* [What you need to do] Quote the entries verbatim, starting at the line containing "In the captured" and continuing through the end of the entries, both ends included. Omit the pictures from your answer.

* [Questions on scene geometry]
────────

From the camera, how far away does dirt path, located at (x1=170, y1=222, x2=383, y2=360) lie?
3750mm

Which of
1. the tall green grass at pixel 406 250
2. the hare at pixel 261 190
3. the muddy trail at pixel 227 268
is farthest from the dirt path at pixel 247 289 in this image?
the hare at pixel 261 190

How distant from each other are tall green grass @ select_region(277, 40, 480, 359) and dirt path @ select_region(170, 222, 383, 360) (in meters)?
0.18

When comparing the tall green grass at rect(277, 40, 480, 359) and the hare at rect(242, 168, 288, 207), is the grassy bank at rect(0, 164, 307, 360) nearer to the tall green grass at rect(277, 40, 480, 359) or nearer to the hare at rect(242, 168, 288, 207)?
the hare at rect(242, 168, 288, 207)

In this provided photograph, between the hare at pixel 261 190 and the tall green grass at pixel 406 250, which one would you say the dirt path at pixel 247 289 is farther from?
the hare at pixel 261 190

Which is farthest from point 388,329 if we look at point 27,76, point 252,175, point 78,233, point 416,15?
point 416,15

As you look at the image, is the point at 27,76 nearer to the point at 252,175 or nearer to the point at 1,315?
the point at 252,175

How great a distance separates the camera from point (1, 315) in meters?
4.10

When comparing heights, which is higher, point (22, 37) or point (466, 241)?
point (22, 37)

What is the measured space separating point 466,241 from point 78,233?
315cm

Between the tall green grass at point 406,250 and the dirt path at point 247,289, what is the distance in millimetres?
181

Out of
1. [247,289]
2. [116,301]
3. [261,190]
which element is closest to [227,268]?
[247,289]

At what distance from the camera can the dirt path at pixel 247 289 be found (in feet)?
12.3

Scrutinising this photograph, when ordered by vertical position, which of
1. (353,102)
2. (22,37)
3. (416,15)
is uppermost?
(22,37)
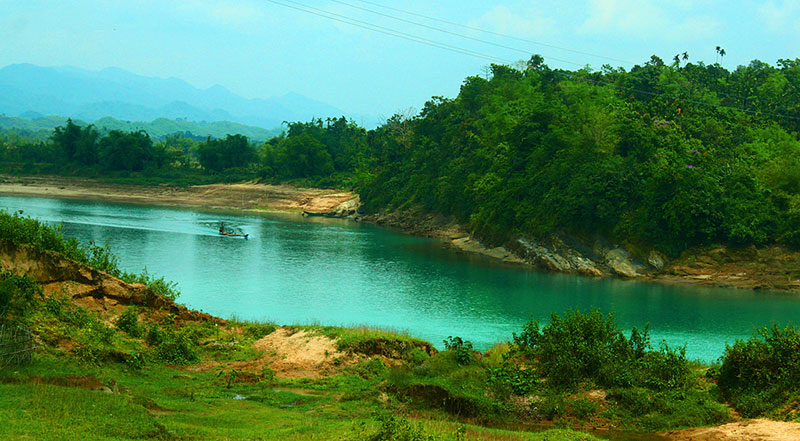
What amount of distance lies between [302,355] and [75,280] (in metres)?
6.43

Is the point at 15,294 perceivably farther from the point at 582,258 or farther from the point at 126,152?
the point at 126,152

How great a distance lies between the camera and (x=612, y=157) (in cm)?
4722

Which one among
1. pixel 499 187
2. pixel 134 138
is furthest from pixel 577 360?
pixel 134 138

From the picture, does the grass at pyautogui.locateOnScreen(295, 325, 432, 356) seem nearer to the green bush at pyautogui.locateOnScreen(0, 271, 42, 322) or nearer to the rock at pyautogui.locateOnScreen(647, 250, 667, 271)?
the green bush at pyautogui.locateOnScreen(0, 271, 42, 322)

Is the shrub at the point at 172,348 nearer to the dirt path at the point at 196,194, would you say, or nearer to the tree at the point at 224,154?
the dirt path at the point at 196,194

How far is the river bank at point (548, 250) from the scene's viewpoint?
4006 centimetres

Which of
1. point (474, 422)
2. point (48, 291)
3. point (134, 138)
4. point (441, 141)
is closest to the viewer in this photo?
point (474, 422)

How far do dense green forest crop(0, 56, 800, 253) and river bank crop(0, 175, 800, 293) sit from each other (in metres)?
1.11

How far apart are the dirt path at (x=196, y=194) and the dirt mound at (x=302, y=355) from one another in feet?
199

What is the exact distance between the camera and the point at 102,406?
33.0 feet

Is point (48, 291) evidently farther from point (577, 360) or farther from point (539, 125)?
point (539, 125)

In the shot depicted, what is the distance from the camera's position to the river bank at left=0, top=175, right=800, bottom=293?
4006cm

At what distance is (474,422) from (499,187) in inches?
1655

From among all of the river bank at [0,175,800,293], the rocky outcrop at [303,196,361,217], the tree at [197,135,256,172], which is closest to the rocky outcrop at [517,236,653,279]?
the river bank at [0,175,800,293]
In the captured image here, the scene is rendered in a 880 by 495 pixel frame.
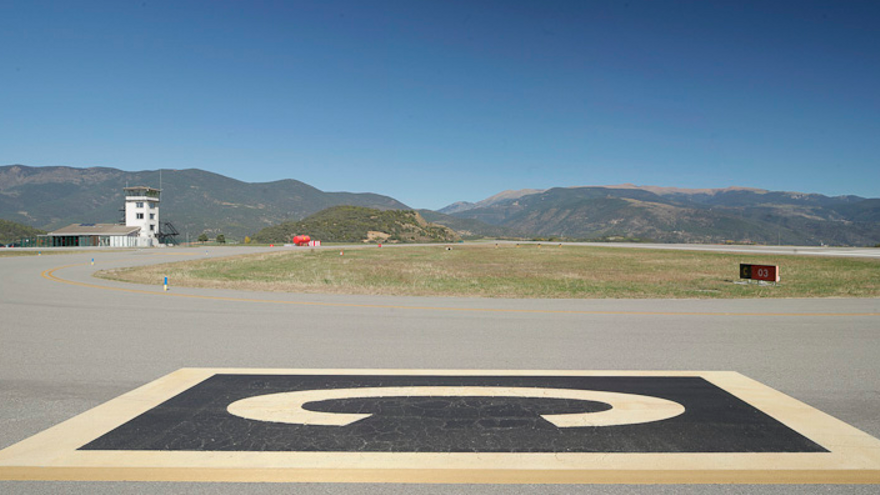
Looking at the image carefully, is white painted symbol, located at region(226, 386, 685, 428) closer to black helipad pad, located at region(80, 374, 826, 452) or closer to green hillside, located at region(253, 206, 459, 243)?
black helipad pad, located at region(80, 374, 826, 452)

────────

* [Exercise result]
In the captured image here, the scene is rendered in a 880 by 495 pixel frame.
Looking at the image carefully, is white painted symbol, located at region(226, 386, 685, 428) closer to black helipad pad, located at region(80, 374, 826, 452) or closer to green hillside, located at region(253, 206, 459, 243)?
black helipad pad, located at region(80, 374, 826, 452)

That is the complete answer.